Сели рядышком на толстый нижний брус забора, за акациями. В глубине двора слышались голоса выздоравливающих ребятишек, те перебрасывались мячиком. Но сюда никто не совался.
Нет, Симка зря подумал, что нынче как всегда. Почти сразу он почуял: что-то не так. Хотя сперва Соня сказала обычным голосом:
– Чего ты такой встрепанный? И ноги в саже…
Симка рассказал про приключения на берегу. Но рассказывал, а в душе неприятно шевелилось ожидание: что-то сейчас будет .
И это случилось. Выслушав про линзу и костер, Соня поцарапала тапочкой траву и сообщила:
– Сегодня выписывают. И сразу домой. То есть вечером к дяде Диме, а утром с мамой в Тобольск…
Ну вот. Конечно, это должно было случиться. Оба понимали, что такой день наступит, но никогда не говорили про него. Однако говори не говори, а вот он…
Посидели, помолчали. Потом Симка спросил с неловкостью, будто в первый день знакомства:
– Можно, я тебе письмо напишу?
– Конечно.
– Только мне твой адрес записать нечем. Ты скажи устно, я запомню…
– Да зачем? Я оставлю твоей маме. А еще… я тебе, наверно, первая напишу…
– Ладно! Только ты обязательно…
– Я обязательно… как приеду…
Симку осенило:
– Я тебе на память подарю одну вещь!

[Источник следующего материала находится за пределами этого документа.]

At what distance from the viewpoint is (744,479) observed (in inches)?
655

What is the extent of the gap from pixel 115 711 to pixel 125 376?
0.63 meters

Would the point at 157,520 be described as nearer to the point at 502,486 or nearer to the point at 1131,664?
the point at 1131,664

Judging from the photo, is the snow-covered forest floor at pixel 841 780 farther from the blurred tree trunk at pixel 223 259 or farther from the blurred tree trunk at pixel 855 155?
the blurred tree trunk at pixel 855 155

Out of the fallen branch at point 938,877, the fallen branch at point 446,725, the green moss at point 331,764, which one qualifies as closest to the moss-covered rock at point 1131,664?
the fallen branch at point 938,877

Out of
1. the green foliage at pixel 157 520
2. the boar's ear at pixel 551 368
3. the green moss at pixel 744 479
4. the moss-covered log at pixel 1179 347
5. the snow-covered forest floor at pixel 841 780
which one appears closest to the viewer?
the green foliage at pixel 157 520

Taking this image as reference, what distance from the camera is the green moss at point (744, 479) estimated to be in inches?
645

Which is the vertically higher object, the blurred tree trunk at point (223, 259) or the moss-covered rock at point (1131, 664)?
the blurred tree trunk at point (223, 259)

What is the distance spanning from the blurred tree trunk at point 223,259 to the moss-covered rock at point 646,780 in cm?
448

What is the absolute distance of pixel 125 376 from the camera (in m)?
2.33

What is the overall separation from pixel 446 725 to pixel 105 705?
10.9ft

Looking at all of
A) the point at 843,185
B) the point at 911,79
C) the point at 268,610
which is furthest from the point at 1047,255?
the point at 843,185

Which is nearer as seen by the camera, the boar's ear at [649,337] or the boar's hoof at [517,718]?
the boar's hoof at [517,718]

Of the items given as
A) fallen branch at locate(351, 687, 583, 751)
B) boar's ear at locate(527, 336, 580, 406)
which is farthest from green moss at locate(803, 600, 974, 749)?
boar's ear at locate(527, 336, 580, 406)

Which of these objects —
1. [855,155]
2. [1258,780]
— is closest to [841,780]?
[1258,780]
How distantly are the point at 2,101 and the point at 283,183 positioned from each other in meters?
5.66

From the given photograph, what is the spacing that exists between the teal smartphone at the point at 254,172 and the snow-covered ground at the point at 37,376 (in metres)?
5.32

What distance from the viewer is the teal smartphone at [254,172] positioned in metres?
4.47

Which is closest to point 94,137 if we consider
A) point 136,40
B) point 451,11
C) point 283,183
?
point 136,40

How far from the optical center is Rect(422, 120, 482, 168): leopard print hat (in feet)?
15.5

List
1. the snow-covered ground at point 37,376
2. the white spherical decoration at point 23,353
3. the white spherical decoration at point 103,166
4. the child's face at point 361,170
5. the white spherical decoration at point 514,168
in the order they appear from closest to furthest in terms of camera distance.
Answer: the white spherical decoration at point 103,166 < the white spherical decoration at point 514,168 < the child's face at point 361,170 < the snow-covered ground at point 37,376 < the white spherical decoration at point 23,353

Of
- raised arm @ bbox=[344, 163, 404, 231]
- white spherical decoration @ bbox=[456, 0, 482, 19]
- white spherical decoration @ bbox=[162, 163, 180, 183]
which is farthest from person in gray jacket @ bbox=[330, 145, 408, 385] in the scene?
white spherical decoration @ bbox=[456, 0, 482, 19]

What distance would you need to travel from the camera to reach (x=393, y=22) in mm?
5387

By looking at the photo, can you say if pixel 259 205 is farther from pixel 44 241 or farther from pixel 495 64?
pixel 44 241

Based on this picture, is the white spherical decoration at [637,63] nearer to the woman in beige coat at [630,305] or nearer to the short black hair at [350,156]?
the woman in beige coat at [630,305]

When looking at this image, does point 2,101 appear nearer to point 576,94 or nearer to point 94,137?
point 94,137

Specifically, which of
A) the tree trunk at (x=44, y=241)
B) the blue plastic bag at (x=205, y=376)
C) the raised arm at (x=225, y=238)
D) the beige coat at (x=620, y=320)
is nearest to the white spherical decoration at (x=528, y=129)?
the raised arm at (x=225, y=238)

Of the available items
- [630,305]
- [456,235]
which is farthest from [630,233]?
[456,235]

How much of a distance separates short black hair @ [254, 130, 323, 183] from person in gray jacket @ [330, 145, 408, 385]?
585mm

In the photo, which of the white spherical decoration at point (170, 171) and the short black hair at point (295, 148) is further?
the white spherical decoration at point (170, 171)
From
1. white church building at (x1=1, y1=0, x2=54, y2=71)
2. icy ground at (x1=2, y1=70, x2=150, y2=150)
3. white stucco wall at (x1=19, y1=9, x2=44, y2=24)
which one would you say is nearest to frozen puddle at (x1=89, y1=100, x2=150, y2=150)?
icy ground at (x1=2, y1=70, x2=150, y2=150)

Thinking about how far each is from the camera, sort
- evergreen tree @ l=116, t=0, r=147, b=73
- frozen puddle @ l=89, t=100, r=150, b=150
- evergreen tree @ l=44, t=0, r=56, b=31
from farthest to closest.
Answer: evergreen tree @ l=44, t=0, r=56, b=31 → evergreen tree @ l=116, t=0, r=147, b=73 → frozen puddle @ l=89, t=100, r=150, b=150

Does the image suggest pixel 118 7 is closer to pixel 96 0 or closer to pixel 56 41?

Вот… – Он завозился, вытащил пятак Фатяни (при этом мелькнуло в голове: «Ох, не забыть бы макнуть в чернила палец!»). – Смотри, какой старинный, красивый.
– Очень красивый. Спасибо… – Соня заулыбалась. – А я тебе тоже… вот… – И протянула на ладони увеличительное стеклышко. Размером как раз с пятак. – Смотри, такое же круглое…
– Ага! – обрадовался Симка. – К тому же я Стеклов. А ты… случайно не Пятакова?
– Нет… ой! Я Шестакова. Похоже, да?
Они посмеялись, но не весело, а так, будто выполняя правило. И оба ощутили, что наступают минуты томительного прощания, когда хочешь одного: пусть оно скорее кончится. Недаром же сказано: «Долгие проводы – лишние слезы». Чтобы не случилось такого скандала (Симка на слезы всегда был слабоват), он быстро встал.
– Все! Давай руку! И пойду! – Он решительно сжал слабенькие Сонины пальцы и так же решительно протиснул себя с больничного двора на улицу. Поспешно и неосторожно – содрал при этом о край доски с колена болячку, которую не смог отколупнуть на берегу. Наплевать…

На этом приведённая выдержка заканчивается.